The treachery of Lt. X.  Capts. Y and Z brought back a couple of girls from Sydney while the regiment was at Gordonvale.  Sydney has some nice girls.  In the words of Lt. Bradbury, who had a leave down there, “Never before have I seen so many, so beautiful, so co-operative.”  When you figure out that a 2d Lt. with parachute pay drew more money than the Prime Minister of Queensland, it is not so strange.  Anyway Capts Y and Z installed them in a house they rented at Gordonvale, and arranged to have them hired as female parachute riggers.  These were civilian Australian women who packed our parachutes.  Time came that Capts Y and Z had to move forward to Moresby with the regiment.  But not Lt. X.  Lt. X had a football knee and could not go.  (This was a damn fool time for the Army to find out about it.  The nearer we got to combat, the more of these Saturday afternoon hero football players discovered they had bad knees.)  So Lt. X moved in on Capt. Y’s Sydney girlfriend.  (He had to give up command of a company to do it, but his enthusiasm for parachute warfare was not high.  Capt. Y’s girl did not respond.  She, at first, would have nothing to do with Lt. X.  I can see that.  X was not an easy guy to think much of.  But X was not going to give up.  He started a whispering campaign.  No results, she was still true to Y.  He spread the word that Y was telling everyone he had a couple of whores shacked up in Gordonvale.  He gets another officer to repeat it.  No success.  Lt. D-F-E and Lt. F-E-D (names omitted) are busted out of the outfit after J.  Dick has tipped off General Howell that they are here.  Returning to Gordonvale, D is used as one of X’s helpers.  The foundations of the former virgin’s faith in Y are shaken.  Next X has a returning enlisted man in the maintenance section go to help himself.  This is the last straw and Y’s girl gives in to X.  X, of course, is down there, because that is where the parachutes are kept, and folded.  This is the last straw.  The citadel falls.  Ah bitter life.

 

 

14 OCTOBER 1943

 

Lists are being turned in on a mass production basis.  The policy:  Any man who thinks he is officer material can appear before the board to be sent to OCS in Brisbane.  (No record of how many were sent.)

 

 

15 OCTOBER 1943

 

One Lt. Cataline (not his real name) is announced as Bn S-3.  This is not good.  Everyone calls him Johnnie Big Ears:  He was given the name by Capt. Greco.

   

(Note:  the rest of this entry, almost a full page, has been omitted.)

 
 

 

16 OCTOBER 1943

 

The 6th Army Inspector General arrives, unannounced.  (If you ask Capt. Pratt about it, he will tell you it happened after his letter went direct, as well as through channels.  His letter, please recall, asked to be transferred to a parachute unit with a capable regimental commander.)

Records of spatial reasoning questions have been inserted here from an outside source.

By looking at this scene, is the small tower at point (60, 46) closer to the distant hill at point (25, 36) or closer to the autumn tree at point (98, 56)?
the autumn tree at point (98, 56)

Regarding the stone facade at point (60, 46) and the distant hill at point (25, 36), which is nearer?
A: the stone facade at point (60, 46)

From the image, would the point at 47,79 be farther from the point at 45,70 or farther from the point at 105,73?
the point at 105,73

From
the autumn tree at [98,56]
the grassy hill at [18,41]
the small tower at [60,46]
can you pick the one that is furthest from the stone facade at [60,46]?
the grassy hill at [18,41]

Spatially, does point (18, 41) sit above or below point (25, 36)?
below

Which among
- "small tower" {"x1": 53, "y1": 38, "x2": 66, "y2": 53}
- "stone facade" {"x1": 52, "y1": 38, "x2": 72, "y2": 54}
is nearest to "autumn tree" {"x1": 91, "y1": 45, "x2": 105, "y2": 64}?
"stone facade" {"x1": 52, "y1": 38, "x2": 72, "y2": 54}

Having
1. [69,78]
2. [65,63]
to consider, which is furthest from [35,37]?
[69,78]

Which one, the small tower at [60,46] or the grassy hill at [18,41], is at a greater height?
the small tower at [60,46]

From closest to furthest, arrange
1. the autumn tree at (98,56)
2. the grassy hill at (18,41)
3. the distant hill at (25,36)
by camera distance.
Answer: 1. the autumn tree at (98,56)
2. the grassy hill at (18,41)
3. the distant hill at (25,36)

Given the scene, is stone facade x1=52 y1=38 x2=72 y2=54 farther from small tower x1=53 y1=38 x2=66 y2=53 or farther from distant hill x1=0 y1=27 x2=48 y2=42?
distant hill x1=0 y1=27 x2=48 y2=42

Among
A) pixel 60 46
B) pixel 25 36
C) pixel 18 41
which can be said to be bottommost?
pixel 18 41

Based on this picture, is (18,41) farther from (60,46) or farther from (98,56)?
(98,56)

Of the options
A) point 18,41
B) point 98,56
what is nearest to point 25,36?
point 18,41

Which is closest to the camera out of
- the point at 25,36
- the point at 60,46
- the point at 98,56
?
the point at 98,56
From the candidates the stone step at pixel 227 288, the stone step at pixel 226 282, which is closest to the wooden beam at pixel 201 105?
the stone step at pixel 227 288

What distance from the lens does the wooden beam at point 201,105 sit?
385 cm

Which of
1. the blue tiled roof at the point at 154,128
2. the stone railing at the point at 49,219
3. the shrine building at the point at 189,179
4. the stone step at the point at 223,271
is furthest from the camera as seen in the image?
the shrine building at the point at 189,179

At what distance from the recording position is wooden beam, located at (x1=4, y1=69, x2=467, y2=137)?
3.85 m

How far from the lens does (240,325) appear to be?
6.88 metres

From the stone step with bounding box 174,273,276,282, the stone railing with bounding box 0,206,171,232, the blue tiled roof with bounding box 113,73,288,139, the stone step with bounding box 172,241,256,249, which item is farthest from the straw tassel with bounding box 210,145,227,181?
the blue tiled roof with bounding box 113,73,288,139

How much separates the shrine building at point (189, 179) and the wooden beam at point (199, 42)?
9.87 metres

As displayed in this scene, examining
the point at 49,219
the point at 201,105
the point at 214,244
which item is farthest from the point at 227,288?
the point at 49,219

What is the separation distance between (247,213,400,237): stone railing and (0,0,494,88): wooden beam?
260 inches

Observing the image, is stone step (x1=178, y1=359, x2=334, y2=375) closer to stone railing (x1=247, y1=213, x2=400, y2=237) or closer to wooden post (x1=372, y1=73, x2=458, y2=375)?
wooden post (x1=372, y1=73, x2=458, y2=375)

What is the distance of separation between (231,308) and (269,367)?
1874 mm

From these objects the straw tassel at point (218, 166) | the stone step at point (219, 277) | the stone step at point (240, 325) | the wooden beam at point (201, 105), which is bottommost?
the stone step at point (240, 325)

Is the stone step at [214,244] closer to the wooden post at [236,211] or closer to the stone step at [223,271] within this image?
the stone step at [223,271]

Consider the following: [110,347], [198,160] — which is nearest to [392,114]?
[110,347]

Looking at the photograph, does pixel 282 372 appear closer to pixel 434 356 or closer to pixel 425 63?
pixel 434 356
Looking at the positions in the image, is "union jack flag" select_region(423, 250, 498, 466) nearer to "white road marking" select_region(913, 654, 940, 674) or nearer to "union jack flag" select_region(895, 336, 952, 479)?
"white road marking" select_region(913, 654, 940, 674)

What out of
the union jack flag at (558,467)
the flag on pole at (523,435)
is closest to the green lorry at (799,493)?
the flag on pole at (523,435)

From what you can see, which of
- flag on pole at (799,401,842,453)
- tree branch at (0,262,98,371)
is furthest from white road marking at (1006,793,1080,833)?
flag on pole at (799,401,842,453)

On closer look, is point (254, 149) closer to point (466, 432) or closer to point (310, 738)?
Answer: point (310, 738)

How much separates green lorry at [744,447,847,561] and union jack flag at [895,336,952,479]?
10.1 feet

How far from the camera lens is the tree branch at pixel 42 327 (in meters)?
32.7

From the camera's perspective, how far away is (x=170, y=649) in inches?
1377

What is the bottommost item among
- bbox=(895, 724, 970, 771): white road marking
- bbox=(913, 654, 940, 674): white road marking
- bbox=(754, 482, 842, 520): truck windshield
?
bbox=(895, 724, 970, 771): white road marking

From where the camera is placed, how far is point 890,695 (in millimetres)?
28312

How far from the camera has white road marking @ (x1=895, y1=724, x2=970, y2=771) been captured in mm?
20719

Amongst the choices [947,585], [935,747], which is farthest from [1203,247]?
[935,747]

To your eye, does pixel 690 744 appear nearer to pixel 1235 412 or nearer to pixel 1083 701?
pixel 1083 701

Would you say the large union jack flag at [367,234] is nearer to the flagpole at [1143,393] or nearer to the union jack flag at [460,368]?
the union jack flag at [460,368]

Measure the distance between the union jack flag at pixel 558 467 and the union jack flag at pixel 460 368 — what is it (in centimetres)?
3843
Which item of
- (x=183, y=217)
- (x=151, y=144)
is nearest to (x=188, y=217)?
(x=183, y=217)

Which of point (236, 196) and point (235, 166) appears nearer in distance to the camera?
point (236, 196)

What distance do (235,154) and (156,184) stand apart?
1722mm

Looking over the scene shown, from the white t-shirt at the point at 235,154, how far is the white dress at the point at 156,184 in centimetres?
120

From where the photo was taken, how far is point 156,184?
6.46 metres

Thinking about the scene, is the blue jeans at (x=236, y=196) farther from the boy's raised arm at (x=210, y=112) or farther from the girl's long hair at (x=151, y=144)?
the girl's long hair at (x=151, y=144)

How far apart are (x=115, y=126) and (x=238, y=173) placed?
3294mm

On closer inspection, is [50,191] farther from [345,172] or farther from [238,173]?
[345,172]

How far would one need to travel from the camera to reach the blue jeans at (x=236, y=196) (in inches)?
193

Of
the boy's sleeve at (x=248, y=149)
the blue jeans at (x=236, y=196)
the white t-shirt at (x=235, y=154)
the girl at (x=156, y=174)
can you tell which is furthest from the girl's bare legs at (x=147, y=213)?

  The IG starts through the outfit like a monkey searching for fleas.  He is using a random call roster system in addition to free for all complaint sessions.  First customer: Lt. Cataline.  Johnny Big Ears himself.  Total time consumed with him: 3 1/2 hours.  What did Cataline say?  Did he paint a rosy picture?  No one can say except the IG and his stenographer.  Good bet.  Whatever Johnnie Big Ears said it was for the benefit of 1st Lt. John R. Cataline.